=== Treść zadania 1 ===
Proszę przepisać fragment tekstu o pozycji kobiet w świecie stworzonym przez mężczyzn, zaczynając od słów „Justyna Kopińska: Ach, gdybym” i kończąc na słowach „powinnością, lecz wyborem.”. W przepisanym fragmencie należy zastąpić „firm” wyrazem „spółek”.
══ Tekst do czytania ══
Znaleziono 0 artykułów
04.03.2020

Justyna Kopińska: Ach, gdybym urodziła się mężczyzną!

04.03.2020
Justyna Kopińska (Fot. Zuza Krajewska)

Przez wieki świat był skoncentrowany na męskich potrzebach i ambicjach. A może by tak odmawiać posłuszeństwa? Powiedzieć jasno, że za gwałt odpowiada sprawca. Dbać o parytety w zarządach firm i władzach miast. Mówić dziewczynkom, że bycie matką nie jest powinnością, lecz wyborem.

„Matka, kiedy czuje się bardzo nieszczęśliwa, wzdycha: Ach, gdybym urodziła się mężczyzną! Wiem: nasz świat został stworzony przez mężczyzn dla mężczyzn, ich dyktatura trwa tak długo, że zdążyła objąć nawet język. W legendach wymyślonych przez mężczyzn dla wyjaśnienia, czym jest życie, pierwszą istotą nie jest kobieta, lecz mężczyzna imieniem Adam. Ewa pojawia się później, żeby go zbawić i żeby narobić mu kłopotu. Na malowidłach ozdabiających ich kościoły Bóg jest starcem z siwą brodą, nigdy staruchą z siwymi włosami. I wszyscy ich bohaterowie są mężczyznami: od Prometeusza, który rozpalił ogień, przez Ikara, który próbował latać, aż do Jezusa, którego ogłaszają synem Ojca i Ducha Świętego, zupełnie jak gdyby kobieta, która go urodziła, była inkubatorem albo mamką” – pisze Oriana Fallaci w „Liście do nienarodzonego dziecka”.
═══
══ Wybrane rekordy ══
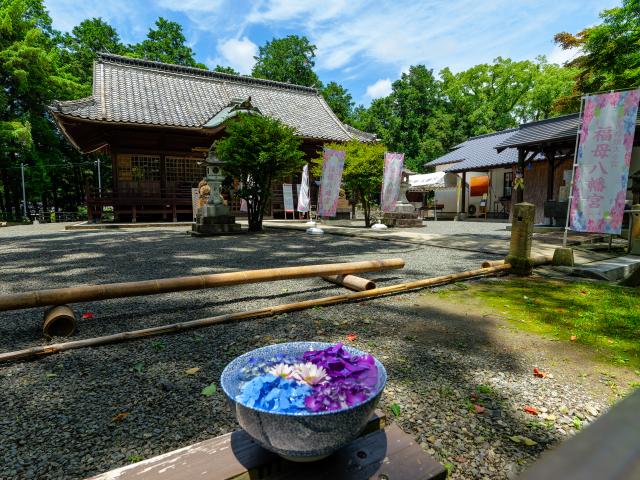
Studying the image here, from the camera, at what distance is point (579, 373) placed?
232 cm

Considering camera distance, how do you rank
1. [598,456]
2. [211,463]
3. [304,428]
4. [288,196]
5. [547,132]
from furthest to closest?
1. [288,196]
2. [547,132]
3. [211,463]
4. [304,428]
5. [598,456]

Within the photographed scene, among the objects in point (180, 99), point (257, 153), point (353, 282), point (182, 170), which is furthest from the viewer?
point (180, 99)

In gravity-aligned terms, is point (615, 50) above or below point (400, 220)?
above

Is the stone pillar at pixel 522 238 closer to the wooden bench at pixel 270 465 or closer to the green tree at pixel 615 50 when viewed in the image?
the wooden bench at pixel 270 465

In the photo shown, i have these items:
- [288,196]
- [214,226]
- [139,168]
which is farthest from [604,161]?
[139,168]

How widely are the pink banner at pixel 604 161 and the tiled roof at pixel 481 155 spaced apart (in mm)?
13669

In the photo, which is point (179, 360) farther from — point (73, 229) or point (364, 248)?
point (73, 229)

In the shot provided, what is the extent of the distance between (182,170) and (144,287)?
1376 centimetres

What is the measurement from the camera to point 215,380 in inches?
87.4

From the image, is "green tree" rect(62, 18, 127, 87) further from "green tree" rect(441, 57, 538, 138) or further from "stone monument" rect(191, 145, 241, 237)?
"green tree" rect(441, 57, 538, 138)

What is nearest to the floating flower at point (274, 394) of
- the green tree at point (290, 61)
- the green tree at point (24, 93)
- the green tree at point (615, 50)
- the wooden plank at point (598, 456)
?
the wooden plank at point (598, 456)

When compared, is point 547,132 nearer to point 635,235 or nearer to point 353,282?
point 635,235

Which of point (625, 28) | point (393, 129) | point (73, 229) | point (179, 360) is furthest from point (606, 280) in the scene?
point (393, 129)

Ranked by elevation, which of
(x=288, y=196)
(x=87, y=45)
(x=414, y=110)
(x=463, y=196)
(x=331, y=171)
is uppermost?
(x=87, y=45)
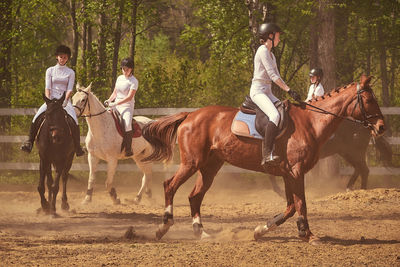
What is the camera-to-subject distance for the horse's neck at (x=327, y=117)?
26.5ft

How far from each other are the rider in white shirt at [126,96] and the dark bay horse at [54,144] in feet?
5.67

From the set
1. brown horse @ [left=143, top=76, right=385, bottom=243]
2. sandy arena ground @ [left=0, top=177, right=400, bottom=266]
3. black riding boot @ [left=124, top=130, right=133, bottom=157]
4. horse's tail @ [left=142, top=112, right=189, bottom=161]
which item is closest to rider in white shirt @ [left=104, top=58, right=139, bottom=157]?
black riding boot @ [left=124, top=130, right=133, bottom=157]

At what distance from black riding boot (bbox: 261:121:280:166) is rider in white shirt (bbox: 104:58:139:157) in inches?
180

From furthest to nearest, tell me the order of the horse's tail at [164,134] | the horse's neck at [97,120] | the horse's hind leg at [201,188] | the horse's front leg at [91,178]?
the horse's front leg at [91,178], the horse's neck at [97,120], the horse's tail at [164,134], the horse's hind leg at [201,188]

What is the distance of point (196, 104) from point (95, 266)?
470 inches

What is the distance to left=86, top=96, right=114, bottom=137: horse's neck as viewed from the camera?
11.5 meters

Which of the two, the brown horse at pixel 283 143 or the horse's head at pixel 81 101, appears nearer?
the brown horse at pixel 283 143

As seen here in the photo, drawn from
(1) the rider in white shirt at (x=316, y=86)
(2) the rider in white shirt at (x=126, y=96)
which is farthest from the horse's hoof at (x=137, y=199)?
(1) the rider in white shirt at (x=316, y=86)

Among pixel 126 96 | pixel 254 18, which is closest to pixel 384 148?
pixel 254 18

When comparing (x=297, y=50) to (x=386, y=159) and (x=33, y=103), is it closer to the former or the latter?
(x=386, y=159)

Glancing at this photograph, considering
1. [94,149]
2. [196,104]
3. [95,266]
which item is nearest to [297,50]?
[196,104]

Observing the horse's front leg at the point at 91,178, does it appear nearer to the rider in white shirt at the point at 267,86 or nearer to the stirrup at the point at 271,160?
═══
=== Treść zadania 2 ===
Proszę dokładnie przepisać rekordy, zaczynając od ich początku i kończąc na wierszu zawierającym „5. [598,456]”, łącznie z tym wierszem. Obrazy należy pominąć.

=== Poprawna odpowiedź 1 ===
Justyna Kopińska: Ach, gdybym urodziła się mężczyzną!

04.03.2020
Justyna Kopińska (Fot. Zuza Krajewska)

Przez wieki świat był skoncentrowany na męskich potrzebach i ambicjach. A może by tak odmawiać posłuszeństwa? Powiedzieć jasno, że za gwałt odpowiada sprawca. Dbać o parytety w zarządach spółek i władzach miast. Mówić dziewczynkom, że bycie matką nie jest powinnością, lecz wyborem.

=== Poprawna odpowiedź 2 ===
Studying the image here, from the camera, at what distance is point (579, 373) placed?
232 cm

Considering camera distance, how do you rank
1. [598,456]
2. [211,463]
3. [304,428]
4. [288,196]
5. [547,132]
from furthest to closest?
1. [288,196]
2. [547,132]
3. [211,463]
4. [304,428]
5. [598,456]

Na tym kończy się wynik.